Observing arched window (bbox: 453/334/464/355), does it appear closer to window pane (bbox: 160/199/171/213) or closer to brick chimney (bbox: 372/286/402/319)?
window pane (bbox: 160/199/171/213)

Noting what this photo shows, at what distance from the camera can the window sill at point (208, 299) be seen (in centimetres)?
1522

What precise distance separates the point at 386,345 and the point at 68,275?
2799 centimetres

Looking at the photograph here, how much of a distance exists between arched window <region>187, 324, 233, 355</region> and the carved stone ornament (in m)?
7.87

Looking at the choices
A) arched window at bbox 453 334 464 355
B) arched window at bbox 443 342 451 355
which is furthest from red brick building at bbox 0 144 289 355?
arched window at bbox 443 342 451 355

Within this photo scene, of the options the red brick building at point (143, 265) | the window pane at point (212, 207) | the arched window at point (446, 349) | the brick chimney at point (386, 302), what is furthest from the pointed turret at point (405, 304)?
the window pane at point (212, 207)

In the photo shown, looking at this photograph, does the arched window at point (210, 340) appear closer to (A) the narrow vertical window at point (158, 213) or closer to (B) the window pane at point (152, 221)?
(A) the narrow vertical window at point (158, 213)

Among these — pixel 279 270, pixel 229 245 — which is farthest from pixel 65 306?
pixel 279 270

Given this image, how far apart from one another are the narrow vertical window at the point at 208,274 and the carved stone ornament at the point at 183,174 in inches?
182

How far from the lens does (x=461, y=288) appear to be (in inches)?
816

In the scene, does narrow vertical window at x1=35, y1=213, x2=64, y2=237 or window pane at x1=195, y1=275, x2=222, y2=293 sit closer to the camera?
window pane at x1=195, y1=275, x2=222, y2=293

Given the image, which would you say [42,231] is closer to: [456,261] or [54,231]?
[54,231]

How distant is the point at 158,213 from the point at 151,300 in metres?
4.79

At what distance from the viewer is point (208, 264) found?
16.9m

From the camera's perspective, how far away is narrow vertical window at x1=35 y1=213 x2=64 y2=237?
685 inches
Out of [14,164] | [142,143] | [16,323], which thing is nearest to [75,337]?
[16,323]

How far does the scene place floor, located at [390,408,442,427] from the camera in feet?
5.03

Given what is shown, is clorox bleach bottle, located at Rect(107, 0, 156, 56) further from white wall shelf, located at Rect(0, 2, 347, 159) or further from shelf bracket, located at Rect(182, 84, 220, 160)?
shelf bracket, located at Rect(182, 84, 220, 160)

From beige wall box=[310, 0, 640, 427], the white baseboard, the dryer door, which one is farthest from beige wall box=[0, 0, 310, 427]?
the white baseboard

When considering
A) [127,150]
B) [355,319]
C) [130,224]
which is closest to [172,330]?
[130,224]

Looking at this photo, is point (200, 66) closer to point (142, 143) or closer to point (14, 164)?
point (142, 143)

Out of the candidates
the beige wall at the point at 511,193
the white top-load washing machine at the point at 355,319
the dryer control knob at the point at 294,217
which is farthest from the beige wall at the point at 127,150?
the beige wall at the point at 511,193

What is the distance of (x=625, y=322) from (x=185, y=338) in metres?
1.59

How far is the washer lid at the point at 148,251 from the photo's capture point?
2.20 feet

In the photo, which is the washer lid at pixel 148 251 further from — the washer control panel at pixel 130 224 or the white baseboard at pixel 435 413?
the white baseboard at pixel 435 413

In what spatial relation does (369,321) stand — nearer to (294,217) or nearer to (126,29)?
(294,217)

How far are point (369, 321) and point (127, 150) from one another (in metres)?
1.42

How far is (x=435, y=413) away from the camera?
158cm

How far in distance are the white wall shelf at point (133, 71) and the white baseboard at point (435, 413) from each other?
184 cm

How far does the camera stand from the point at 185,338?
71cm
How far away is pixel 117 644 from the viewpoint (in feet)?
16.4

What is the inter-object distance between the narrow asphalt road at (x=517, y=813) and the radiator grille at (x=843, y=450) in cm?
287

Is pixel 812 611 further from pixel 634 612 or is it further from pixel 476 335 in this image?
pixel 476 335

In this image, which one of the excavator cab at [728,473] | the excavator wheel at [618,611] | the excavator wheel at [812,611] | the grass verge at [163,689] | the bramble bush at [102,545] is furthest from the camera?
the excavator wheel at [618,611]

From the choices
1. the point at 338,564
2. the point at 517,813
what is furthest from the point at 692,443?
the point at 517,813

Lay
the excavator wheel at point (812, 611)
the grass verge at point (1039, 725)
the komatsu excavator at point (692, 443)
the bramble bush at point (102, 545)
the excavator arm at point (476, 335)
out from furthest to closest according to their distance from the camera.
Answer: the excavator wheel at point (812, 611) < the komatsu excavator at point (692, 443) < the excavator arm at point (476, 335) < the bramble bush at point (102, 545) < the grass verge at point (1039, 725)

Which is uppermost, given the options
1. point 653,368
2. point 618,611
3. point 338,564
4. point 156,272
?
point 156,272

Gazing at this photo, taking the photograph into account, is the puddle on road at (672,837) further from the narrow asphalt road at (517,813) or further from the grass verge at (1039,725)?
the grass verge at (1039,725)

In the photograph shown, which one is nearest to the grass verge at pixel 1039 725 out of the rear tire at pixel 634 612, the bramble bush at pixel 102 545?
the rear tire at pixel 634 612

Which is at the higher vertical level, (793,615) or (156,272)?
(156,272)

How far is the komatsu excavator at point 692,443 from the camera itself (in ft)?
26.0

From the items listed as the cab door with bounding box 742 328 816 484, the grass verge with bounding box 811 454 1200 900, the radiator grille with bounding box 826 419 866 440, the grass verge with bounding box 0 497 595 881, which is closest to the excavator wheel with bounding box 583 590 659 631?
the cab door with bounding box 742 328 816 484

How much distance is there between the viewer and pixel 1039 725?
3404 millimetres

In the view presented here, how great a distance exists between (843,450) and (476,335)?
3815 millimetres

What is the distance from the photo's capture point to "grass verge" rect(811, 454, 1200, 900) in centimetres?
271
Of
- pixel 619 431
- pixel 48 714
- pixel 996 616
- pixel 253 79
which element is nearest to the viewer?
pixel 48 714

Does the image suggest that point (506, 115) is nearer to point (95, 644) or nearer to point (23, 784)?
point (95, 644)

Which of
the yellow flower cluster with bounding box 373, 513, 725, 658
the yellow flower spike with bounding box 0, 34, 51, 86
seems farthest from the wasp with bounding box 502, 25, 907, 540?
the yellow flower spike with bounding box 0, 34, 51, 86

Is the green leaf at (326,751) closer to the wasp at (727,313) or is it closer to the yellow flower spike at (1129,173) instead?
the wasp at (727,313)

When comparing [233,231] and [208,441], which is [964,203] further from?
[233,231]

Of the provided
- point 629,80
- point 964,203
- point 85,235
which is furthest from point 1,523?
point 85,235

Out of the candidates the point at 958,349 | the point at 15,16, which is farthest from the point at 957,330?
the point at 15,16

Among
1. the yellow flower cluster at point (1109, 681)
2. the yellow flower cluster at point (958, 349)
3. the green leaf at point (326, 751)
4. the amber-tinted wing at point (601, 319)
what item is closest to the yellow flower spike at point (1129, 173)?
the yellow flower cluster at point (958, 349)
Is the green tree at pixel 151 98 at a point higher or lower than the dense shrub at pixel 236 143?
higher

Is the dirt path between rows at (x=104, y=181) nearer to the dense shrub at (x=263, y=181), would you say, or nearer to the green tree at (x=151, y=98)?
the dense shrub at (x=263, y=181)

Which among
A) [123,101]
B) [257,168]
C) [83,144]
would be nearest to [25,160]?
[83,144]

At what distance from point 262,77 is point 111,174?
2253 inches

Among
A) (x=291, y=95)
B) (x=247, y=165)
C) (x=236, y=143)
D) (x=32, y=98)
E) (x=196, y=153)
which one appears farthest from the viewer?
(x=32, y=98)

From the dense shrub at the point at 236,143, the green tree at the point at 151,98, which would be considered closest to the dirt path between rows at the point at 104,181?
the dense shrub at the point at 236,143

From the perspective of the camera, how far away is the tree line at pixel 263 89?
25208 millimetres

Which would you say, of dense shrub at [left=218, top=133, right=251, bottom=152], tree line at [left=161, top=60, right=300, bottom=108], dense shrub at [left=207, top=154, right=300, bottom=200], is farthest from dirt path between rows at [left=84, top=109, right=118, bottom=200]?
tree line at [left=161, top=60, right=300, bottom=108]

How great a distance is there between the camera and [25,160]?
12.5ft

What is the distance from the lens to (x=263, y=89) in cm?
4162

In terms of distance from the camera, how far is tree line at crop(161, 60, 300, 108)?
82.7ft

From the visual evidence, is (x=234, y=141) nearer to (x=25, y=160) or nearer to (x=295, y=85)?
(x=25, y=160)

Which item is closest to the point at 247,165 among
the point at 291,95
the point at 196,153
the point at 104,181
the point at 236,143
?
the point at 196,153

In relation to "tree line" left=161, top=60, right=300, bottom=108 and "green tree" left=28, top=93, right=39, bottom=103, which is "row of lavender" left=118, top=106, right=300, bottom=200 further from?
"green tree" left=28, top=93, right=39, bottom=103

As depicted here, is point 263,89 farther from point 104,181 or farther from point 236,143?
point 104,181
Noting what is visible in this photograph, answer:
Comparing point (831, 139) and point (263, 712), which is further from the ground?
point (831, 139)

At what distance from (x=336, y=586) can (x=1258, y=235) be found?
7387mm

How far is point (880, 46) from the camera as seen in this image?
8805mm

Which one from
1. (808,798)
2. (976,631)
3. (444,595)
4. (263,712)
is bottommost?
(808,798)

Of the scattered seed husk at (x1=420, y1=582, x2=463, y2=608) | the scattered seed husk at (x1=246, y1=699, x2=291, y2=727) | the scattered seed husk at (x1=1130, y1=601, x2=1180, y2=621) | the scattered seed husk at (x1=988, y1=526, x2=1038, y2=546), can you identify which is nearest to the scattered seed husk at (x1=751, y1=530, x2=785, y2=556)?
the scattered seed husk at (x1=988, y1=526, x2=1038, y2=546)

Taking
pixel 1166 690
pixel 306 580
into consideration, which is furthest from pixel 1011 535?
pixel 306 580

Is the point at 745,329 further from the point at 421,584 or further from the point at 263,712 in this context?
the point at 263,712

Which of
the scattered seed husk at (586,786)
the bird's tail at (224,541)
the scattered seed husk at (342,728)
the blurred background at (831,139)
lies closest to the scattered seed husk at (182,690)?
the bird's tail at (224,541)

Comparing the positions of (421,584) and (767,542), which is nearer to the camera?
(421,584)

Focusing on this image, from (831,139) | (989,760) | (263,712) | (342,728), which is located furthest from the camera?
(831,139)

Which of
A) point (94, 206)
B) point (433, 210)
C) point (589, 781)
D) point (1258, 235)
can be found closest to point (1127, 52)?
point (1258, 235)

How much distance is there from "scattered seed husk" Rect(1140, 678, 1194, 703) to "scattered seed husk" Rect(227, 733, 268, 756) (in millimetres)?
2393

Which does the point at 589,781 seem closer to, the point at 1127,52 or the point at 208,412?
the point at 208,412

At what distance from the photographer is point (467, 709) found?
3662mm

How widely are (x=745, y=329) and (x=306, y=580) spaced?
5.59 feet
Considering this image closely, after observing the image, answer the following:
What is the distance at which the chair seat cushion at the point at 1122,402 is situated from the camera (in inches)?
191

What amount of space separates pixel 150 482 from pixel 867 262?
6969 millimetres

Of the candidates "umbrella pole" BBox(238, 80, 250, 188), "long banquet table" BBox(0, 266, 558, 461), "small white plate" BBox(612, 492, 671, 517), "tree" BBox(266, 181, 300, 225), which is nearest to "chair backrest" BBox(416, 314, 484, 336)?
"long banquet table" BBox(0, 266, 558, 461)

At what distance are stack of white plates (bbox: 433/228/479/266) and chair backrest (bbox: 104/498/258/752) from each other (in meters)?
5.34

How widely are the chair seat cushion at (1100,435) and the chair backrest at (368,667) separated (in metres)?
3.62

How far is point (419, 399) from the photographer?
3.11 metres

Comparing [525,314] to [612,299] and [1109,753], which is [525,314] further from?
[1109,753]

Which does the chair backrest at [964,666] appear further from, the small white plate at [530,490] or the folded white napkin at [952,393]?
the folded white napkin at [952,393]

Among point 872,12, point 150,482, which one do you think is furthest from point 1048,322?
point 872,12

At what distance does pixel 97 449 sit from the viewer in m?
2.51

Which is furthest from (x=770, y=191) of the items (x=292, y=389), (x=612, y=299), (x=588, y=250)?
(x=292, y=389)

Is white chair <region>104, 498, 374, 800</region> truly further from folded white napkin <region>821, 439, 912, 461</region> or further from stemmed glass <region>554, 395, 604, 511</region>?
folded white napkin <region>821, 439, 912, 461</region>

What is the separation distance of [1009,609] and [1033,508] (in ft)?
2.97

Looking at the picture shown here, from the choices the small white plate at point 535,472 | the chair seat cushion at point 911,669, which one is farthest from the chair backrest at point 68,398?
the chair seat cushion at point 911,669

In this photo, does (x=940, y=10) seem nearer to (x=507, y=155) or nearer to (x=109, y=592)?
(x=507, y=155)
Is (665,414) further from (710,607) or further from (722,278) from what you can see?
+++
Copy everything from the start of the listing down through the line containing "2799 centimetres", replacing "window sill" with "window ledge" and leaving everything else unchanged.

> _Solution to the problem_:
Observing arched window (bbox: 453/334/464/355), does it appear closer to window pane (bbox: 160/199/171/213) or closer to brick chimney (bbox: 372/286/402/319)?
window pane (bbox: 160/199/171/213)

Noting what this photo shows, at what distance from the camera can the window ledge at point (208, 299) be seen (in centimetres)?
1522

What precise distance separates the point at 386,345 and the point at 68,275?
2799 centimetres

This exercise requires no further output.